SOURCE EXCERPT:
## BEGIN

“They were both legends, and frankly titans, of the early recording industry in their respective genres,” said Ted Olson, a professor in the department of Appalachian studies at East Tennessee State University.
Olson said Rodgers, who has been dubbed “The Father of Country Music,” was a luminary in what was then called “hillbilly music” and recorded during the 1927 Bristol sessions, which helped launch a successful career as a recording artist.
Although there were other major country musicians performing in that time period, Rodgers was a “key transitional figure,” Olson said, who put an innovative twist on traditional sounds.
Jefferson, meanwhile, was an African American blues guitarist and singer from Texas who recorded music for Paramount Records. “(He) was one of the best selling blues acts in what was at the time marketed as ‘race music,’ ” Olson said.
Over the years, Olson said Jefferson’s songs, including “Matchbox Blues” and “See That My Grave Is Kept Clean,” have influenced artists like Bob Dylan and The Beatles.

## END

PROBLEM 1:
According to the excerpt on early recording stars, which record label did Jefferson record for?
The records below are unrelated to the excerpt.

DATASET:
## BEGIN

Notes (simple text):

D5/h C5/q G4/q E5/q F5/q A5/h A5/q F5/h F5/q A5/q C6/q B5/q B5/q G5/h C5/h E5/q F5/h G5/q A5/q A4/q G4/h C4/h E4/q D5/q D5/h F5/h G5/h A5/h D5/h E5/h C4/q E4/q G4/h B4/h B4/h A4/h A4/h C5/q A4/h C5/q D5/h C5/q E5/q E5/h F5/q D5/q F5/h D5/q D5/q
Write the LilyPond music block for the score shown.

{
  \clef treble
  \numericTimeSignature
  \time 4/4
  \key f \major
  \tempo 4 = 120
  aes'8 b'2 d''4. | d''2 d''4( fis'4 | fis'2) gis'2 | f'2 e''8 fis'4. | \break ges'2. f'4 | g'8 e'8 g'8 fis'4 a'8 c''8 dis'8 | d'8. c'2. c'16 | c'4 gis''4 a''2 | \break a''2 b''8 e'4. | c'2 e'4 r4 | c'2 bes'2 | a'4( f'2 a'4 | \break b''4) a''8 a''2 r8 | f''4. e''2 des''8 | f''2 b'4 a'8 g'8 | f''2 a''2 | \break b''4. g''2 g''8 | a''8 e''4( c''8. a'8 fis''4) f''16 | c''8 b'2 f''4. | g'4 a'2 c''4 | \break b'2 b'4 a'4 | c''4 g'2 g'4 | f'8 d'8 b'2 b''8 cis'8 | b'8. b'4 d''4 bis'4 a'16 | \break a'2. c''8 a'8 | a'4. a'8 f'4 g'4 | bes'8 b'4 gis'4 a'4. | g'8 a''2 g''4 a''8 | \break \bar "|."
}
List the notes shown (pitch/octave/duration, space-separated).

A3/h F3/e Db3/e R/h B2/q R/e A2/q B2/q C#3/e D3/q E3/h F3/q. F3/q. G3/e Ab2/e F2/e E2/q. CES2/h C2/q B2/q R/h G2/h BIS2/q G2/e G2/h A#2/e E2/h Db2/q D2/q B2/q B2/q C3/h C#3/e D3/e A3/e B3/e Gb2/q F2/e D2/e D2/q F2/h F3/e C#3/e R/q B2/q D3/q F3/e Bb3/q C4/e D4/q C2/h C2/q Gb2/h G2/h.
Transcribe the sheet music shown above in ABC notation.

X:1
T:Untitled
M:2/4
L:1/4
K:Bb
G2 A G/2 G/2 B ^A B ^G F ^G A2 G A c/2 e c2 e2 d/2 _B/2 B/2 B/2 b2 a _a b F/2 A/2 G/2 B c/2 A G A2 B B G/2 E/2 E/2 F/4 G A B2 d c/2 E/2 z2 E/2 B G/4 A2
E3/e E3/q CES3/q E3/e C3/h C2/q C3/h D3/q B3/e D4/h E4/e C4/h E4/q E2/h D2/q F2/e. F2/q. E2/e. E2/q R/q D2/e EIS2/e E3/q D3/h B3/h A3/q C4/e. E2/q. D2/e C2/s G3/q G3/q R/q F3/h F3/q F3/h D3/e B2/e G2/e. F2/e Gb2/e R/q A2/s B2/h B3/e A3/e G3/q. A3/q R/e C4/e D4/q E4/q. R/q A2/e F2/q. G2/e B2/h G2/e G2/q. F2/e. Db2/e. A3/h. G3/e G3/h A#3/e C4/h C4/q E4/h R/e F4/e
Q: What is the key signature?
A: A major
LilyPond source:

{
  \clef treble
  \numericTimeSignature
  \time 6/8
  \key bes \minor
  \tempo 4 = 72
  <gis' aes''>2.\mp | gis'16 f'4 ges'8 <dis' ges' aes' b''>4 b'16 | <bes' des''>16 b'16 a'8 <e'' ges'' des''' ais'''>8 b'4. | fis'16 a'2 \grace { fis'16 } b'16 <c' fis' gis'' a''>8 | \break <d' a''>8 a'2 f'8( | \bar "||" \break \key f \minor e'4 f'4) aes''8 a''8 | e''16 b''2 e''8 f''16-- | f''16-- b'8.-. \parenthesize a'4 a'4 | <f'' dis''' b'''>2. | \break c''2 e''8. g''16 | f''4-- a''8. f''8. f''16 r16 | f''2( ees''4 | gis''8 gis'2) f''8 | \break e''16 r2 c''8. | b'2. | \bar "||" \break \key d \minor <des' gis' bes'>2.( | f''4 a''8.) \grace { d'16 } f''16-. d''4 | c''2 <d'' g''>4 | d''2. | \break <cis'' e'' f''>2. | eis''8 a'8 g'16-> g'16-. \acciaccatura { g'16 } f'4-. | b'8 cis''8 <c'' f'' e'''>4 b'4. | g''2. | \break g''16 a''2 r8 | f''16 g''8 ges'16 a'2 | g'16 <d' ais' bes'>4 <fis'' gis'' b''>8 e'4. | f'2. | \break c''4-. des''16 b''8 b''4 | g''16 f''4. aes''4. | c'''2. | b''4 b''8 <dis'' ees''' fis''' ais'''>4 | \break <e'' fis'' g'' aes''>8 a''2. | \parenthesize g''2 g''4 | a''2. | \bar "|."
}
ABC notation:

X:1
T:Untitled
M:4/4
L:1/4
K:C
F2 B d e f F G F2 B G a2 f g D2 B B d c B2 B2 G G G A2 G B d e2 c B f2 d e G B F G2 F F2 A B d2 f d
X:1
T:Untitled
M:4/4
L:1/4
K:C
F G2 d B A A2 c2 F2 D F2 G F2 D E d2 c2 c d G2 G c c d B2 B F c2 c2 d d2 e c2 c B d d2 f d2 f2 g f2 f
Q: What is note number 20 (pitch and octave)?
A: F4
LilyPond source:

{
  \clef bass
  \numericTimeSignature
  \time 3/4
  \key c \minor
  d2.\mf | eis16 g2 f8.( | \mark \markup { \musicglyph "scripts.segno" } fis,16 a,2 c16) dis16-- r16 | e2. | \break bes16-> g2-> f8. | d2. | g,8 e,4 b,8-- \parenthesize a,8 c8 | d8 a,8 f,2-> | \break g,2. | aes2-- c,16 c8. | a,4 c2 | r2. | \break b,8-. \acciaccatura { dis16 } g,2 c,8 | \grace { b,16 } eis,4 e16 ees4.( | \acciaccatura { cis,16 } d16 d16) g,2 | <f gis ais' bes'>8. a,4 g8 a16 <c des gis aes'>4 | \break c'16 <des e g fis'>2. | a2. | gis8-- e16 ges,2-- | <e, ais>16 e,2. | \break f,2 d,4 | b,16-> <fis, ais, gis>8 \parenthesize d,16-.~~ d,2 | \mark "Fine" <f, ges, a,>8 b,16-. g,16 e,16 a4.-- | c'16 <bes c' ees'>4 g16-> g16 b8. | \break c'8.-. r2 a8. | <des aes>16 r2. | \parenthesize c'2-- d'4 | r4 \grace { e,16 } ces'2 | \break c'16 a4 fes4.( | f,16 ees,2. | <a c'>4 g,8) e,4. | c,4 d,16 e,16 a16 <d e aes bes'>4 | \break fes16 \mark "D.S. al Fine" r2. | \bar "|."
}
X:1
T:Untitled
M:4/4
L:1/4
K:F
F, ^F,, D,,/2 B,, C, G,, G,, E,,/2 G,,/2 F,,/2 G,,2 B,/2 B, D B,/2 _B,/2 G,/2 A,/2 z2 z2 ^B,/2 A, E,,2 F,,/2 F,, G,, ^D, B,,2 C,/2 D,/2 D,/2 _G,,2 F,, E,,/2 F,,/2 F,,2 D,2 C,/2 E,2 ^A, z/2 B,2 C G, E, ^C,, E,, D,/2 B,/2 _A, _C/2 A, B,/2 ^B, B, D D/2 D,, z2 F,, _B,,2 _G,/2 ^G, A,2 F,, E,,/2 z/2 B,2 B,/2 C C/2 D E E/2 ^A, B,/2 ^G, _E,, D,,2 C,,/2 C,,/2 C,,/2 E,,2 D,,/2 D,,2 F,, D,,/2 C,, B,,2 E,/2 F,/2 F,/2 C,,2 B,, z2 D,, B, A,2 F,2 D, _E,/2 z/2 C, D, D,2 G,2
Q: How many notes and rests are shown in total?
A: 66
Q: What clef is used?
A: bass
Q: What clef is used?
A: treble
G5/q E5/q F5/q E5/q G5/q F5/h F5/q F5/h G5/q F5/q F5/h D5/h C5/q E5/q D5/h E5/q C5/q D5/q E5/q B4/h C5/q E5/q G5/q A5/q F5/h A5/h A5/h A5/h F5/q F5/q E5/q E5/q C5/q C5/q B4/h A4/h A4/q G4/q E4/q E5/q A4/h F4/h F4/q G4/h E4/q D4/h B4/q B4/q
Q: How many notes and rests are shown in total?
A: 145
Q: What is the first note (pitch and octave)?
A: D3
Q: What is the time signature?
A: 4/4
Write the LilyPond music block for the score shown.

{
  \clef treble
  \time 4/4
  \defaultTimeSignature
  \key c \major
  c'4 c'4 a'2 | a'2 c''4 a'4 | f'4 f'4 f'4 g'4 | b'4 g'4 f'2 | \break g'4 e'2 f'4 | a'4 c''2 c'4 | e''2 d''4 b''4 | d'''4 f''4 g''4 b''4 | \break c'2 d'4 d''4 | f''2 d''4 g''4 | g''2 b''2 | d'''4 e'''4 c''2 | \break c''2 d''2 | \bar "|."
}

## END

PROBLEM 2:
How many lines of the records contain the string "octave"? Give only the number.

TASK RESULT 1:
Paramount Records.

TASK RESULT 2:
3